A working estate

Ormesby Hall view of the parkland from the house with sheep grazing

To this day, Ormesby Hall is a working estate with crop farming and grazing animals.

Ormesby Grange Farm

The Farm was originally built in the 18th century to supply Ormesby Hall with meat and dairy products until the last owner, Colonel James Pennyman, died in the 1960s. As the farmer paid rent to the Pennymans for the farm, he was called a tenant farmer.

The current tenant farmer, Richard Carter, is the third generation of the same family to live on the farm. Richard’s grandad worked on the farm when Colonel James Pennyman was alive. The Farm’s history of careful management has led to it being a sustainable environment with a variety of different animals and crops growing in the fields. The farm is as busy and as exciting throughout the seasons of the year as it was over 200 years ago! 

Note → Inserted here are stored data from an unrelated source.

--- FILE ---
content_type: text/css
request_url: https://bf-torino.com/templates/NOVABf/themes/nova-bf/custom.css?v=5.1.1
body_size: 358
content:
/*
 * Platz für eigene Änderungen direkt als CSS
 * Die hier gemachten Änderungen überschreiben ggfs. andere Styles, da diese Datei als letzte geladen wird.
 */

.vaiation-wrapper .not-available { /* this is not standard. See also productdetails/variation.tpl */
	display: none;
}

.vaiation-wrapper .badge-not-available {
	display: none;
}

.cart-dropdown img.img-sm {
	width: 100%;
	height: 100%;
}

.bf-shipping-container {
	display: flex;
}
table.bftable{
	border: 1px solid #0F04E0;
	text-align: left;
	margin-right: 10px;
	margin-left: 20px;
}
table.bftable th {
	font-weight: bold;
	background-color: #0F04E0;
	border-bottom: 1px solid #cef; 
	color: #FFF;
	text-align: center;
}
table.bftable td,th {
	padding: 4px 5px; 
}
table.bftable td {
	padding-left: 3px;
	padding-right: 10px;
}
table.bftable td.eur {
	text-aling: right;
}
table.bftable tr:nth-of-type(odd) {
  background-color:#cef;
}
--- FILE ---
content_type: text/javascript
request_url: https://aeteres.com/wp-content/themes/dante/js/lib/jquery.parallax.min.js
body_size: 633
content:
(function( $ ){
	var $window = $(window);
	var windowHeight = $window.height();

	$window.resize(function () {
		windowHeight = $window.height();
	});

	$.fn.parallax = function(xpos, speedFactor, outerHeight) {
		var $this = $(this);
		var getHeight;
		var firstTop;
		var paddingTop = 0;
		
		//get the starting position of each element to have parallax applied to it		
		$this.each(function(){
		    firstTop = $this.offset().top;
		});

The farm has a range of buildings, from the large cow shed to the tack room and straw shed. The straw is used for the animals bedding and they hay is their food. The straw and hay are made from the crops growing in the fields. The cow manure is also re-used on the farm.

Easy care sheep at Ormesby

Why are the sheep called easy care?

They don’t need shearing and so you will find their fluffy coats hanging off, because they rub themselves against the fences to get the fur off. Look for the sheep fur as you walk the grounds. We collect the sheep fur and use it in our wildlife habitats.

The sheep often graze in the field at the front of the hall, but for lambing season they are moved closer to the farm with the mothers taken inside. The sheep and their lambs help keep the grass under control for farmer Richard, so you will see them moving around the different fields on the estate carrying out their work.